- Your objective: Copy out the listing below word for word, leaving out the pictures.

== Items

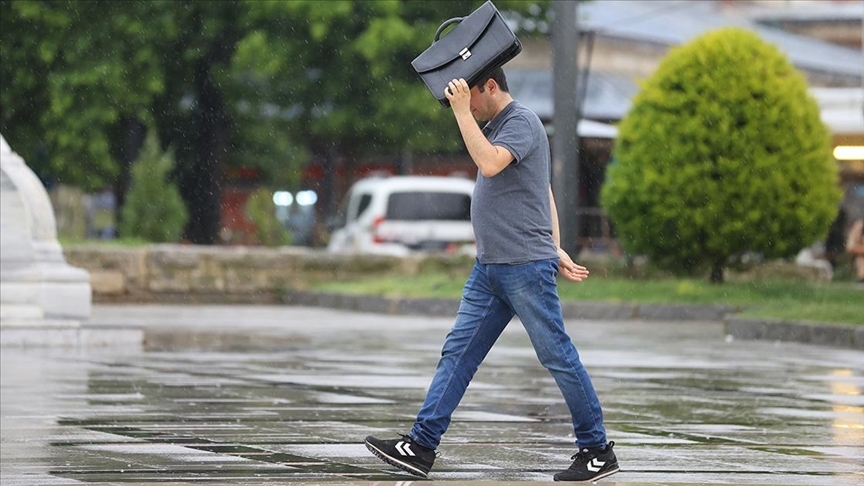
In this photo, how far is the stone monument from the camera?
16.3 metres

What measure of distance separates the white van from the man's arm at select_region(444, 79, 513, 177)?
77.7 feet

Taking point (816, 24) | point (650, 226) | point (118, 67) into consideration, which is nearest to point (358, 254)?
point (650, 226)

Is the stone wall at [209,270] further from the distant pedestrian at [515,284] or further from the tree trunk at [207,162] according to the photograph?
the distant pedestrian at [515,284]

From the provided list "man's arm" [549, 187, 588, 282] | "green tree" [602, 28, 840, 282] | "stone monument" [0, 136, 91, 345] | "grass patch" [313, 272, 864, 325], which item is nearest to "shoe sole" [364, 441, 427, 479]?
"man's arm" [549, 187, 588, 282]

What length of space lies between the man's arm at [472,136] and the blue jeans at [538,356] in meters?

====

- Final result:
In this photo, how far is the stone monument from the camera?
16.3 metres

What measure of distance separates the white van from the man's arm at select_region(444, 79, 513, 177)?
77.7 feet

Taking point (816, 24) | point (650, 226) | point (118, 67) into consideration, which is nearest to point (358, 254)?
point (650, 226)

Is the stone wall at [209,270] further from the distant pedestrian at [515,284] or further from the tree trunk at [207,162] according to the photograph?
the distant pedestrian at [515,284]

From the provided list "man's arm" [549, 187, 588, 282] | "green tree" [602, 28, 840, 282] | "stone monument" [0, 136, 91, 345] | "grass patch" [313, 272, 864, 325], which item is nearest to "shoe sole" [364, 441, 427, 479]?
"man's arm" [549, 187, 588, 282]

What length of space lies between the man's arm at [472,136] and the blue jeans at [538,356] in meters?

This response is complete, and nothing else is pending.